Having studied many contexts in which I know, reliably, that an articulation mark is indeed a stroke, I have come to the conclusion that a stroke indicates a note that has both melodic and rhythmic significance. It may be in the part of a meter that normally would be lighter, such as an offbeat or the third beat in a three-based meter, and is the composer’s sign that the note carries an important role. Rarely should it be played with harshness, as is (unfortunately) often the case. The same is true of the FP (fortepiano) marking, which indicates a sound that begins strongly and ends weakly and may modify a note or phrase of several beats rather than an abrupt accent at the start of a note.

One of the best pieces of advice I have seen regarding Mozart’s ornaments is found in Frederick Neumann’s book “Ornamentation and Improvisation in Mozart.” He gives many examples of suggested realizations of different kinds of grace notes, turns and trills, but ultimately tells the interpreter to use her ear. If the principal note is enhanced and sounds more graceful, the execution is successful!

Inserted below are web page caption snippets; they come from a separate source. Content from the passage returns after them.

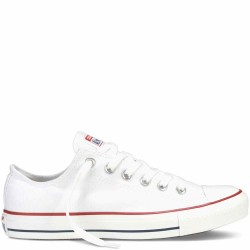 ZAPATILLA CONVERSE ALL STAR BLANCO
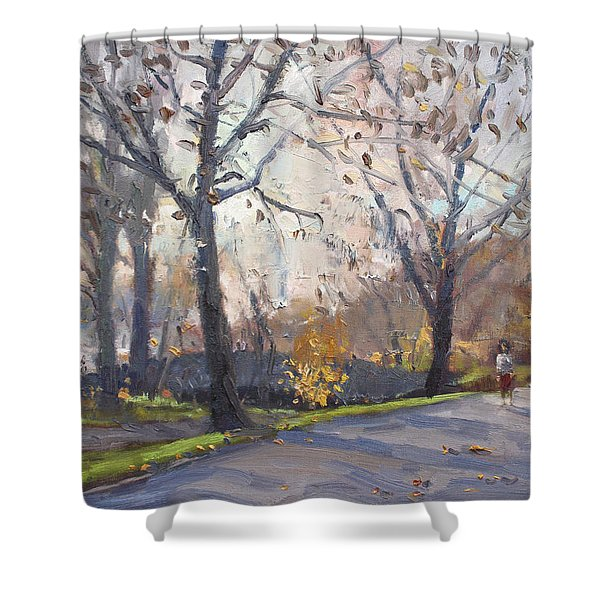 The End Of Fall At Three Sisters Islands Shower Curtain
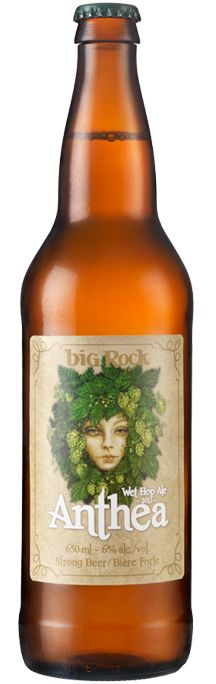 Other big rocks I like: Foul Mouth, Rhinestone Cowboy, Grasshopper, Wa-iti, Dunkelweizen, SAAZ http://bigrockbeer.com/beer/anthea-wet-hop-ale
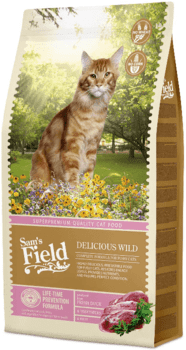 Sams Field Cat Delicious Wild 2,5 kg - Hul i pose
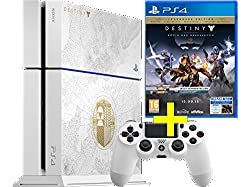 SONY PlayStation 4 500GB Limited Edition inkl. Destiny: König der Besessenen - Legendäre Edition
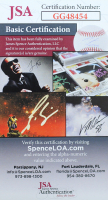 Barry Bonds Signed 35x43 Custom Framed Jersey Display (JSA COA) at PristineAuction.com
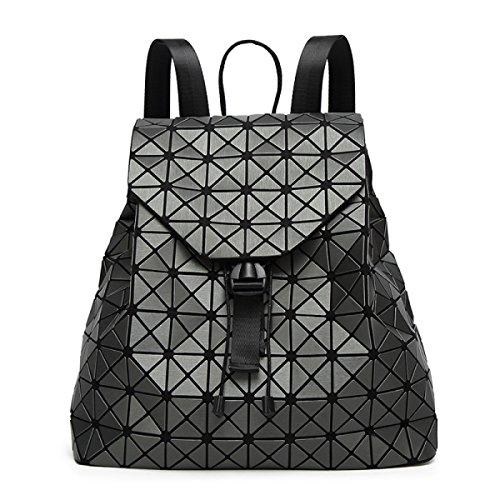 Preisvergleich Produktbild Dame Matte Zeichnung Rucksack Strassform Würfel Klapp Reise Rucksack Mädchen Beutel Vertikalschnitt Quadratisch Bucket Bag,DarkGray-OneSize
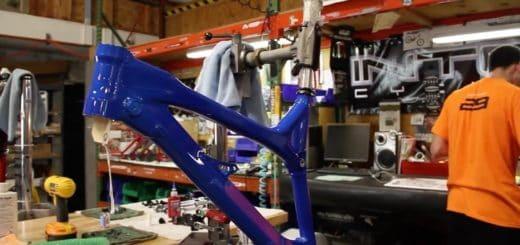 mountain-bike-builder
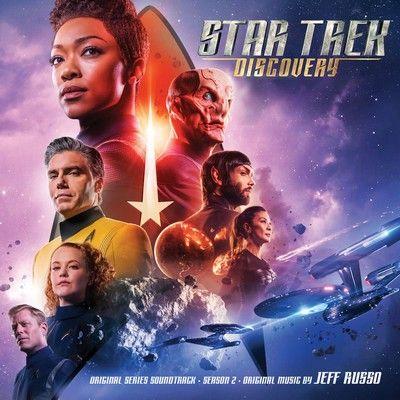 دانلود موسیقی متن سریال Star Trek: Discovery Season 2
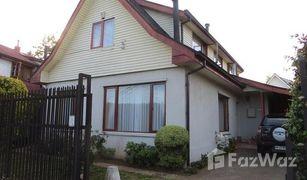 5 Habitaciones Propiedad en venta en Mariquina, Los Ríos Valdivia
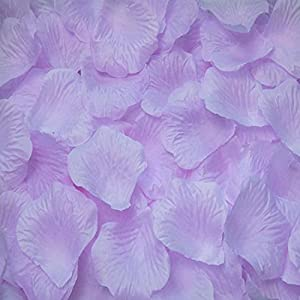Qingsun 2000 Pcs Silk Rose Petals Wholesale Artificial Flower Petals Rose Wedding Party Ceremony Home Decoration Confetti 74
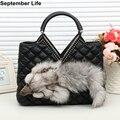 Women Leather Handbags Design Faux Fur Shoulder Bags Diamonds Messenger Bags Coin Purse Clutch Bolsas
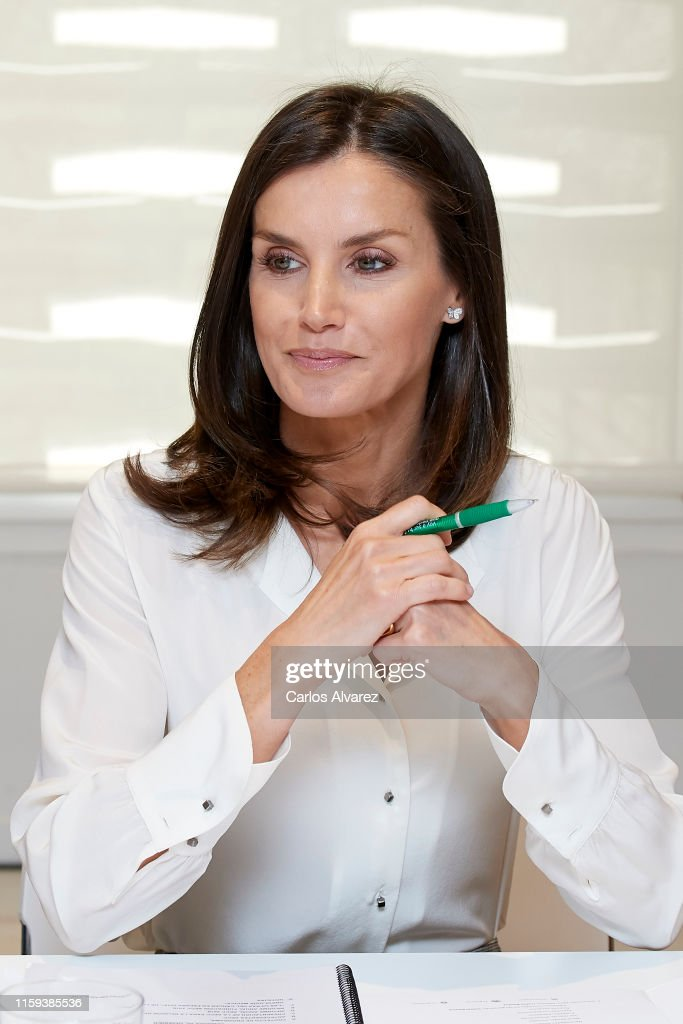 Queen Letizia Attends A Meeting At The AECC : News Photo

Mozart is also a master of the unexpected, whether in insistently (and, often, comically) repeating a part of a cadence or by having us play forte and moving on to new material when the ear is expecting an ending cadence in piano. Often, both the violinists and pianists gloss over the cadence’s end-note and hurry into the unexpected part, and I remind them (and myself) that it is important to stay “in the moment” and complete the cadence as if there is no surprise coming up, in order not to give it away.

Finally, I try to impart the idea that silence is as meaningful as sound: whether it occurs as rests in the midst of a passge or at the end of the composition, the silence is always to be acknowledged.

One of the pianists and I briefly talked about the fact that some of the Sonatas have but two movements while others have three, and we agreed that Mozart knew when to stop; that he had already achieved perfection in the balance of two movements. In the process of working with the students here, I feel that my own interpretations have been enhanced and look forward to my own future experiences with this music, the delights and insights of which remain timeless.